### Problem statement
Please reproduce every record, keeping each one exactly as written.

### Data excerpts
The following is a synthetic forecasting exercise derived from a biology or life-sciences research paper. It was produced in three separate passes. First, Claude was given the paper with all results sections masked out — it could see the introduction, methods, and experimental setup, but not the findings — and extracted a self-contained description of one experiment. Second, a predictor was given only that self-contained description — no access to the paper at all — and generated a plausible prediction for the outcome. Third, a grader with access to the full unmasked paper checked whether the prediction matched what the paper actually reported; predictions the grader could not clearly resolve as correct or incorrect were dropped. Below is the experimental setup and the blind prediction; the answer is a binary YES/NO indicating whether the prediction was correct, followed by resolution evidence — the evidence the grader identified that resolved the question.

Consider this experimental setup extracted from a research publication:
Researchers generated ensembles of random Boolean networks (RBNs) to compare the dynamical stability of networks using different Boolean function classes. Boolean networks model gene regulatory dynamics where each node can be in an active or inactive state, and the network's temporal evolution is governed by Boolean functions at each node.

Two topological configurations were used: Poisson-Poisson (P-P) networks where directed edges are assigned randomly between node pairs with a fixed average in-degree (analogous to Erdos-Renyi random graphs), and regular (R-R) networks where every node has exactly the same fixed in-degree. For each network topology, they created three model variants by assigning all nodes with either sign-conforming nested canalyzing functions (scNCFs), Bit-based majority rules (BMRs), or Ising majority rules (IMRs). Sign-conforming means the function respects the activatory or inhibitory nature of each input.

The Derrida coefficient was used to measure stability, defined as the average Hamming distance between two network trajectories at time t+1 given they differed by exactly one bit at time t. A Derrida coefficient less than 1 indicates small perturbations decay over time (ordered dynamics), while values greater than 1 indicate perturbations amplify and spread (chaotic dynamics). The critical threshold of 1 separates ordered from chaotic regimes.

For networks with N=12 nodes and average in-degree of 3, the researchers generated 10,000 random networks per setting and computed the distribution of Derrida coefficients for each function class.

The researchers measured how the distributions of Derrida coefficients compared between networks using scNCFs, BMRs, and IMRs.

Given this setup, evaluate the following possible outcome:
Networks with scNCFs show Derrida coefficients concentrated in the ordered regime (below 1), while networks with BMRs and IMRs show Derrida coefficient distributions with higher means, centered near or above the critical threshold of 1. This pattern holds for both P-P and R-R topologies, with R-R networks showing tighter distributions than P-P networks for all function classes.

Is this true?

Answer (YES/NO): NO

### Output of the task
The following is a synthetic forecasting exercise derived from a biology or life-sciences research paper. It was produced in three separate passes. First, Claude was given the paper with all results sections masked out — it could see the introduction, methods, and experimental setup, but not the findings — and extracted a self-contained description of one experiment. Second, a predictor was given only that self-contained description — no access to the paper at all — and generated a plausible prediction for the outcome. Third, a grader with access to the full unmasked paper checked whether the prediction matched what the paper actually reported; predictions the grader could not clearly resolve as correct or incorrect were dropped. Below is the experimental setup and the blind prediction; the answer is a binary YES/NO indicating whether the prediction was correct, followed by resolution evidence — the evidence the grader identified that resolved the question.

Consider this experimental setup extracted from a research publication:
Researchers generated ensembles of random Boolean networks (RBNs) to compare the dynamical stability of networks using different Boolean function classes. Boolean networks model gene regulatory dynamics where each node can be in an active or inactive state, and the network's temporal evolution is governed by Boolean functions at each node.

Two topological configurations were used: Poisson-Poisson (P-P) networks where directed edges are assigned randomly between node pairs with a fixed average in-degree (analogous to Erdos-Renyi random graphs), and regular (R-R) networks where every node has exactly the same fixed in-degree. For each network topology, they created three model variants by assigning all nodes with either sign-conforming nested canalyzing functions (scNCFs), Bit-based majority rules (BMRs), or Ising majority rules (IMRs). Sign-conforming means the function respects the activatory or inhibitory nature of each input.

The Derrida coefficient was used to measure stability, defined as the average Hamming distance between two network trajectories at time t+1 given they differed by exactly one bit at time t. A Derrida coefficient less than 1 indicates small perturbations decay over time (ordered dynamics), while values greater than 1 indicate perturbations amplify and spread (chaotic dynamics). The critical threshold of 1 separates ordered from chaotic regimes.

For networks with N=12 nodes and average in-degree of 3, the researchers generated 10,000 random networks per setting and computed the distribution of Derrida coefficients for each function class.

The researchers measured how the distributions of Derrida coefficients compared between networks using scNCFs, BMRs, and IMRs.

Given this setup, evaluate the following possible outcome:
Networks with scNCFs show Derrida coefficients concentrated in the ordered regime (below 1), while networks with BMRs and IMRs show Derrida coefficient distributions with higher means, centered near or above the critical threshold of 1. This pattern holds for both P-P and R-R topologies, with R-R networks showing tighter distributions than P-P networks for all function classes.

Is this true?

Answer (YES/NO): NO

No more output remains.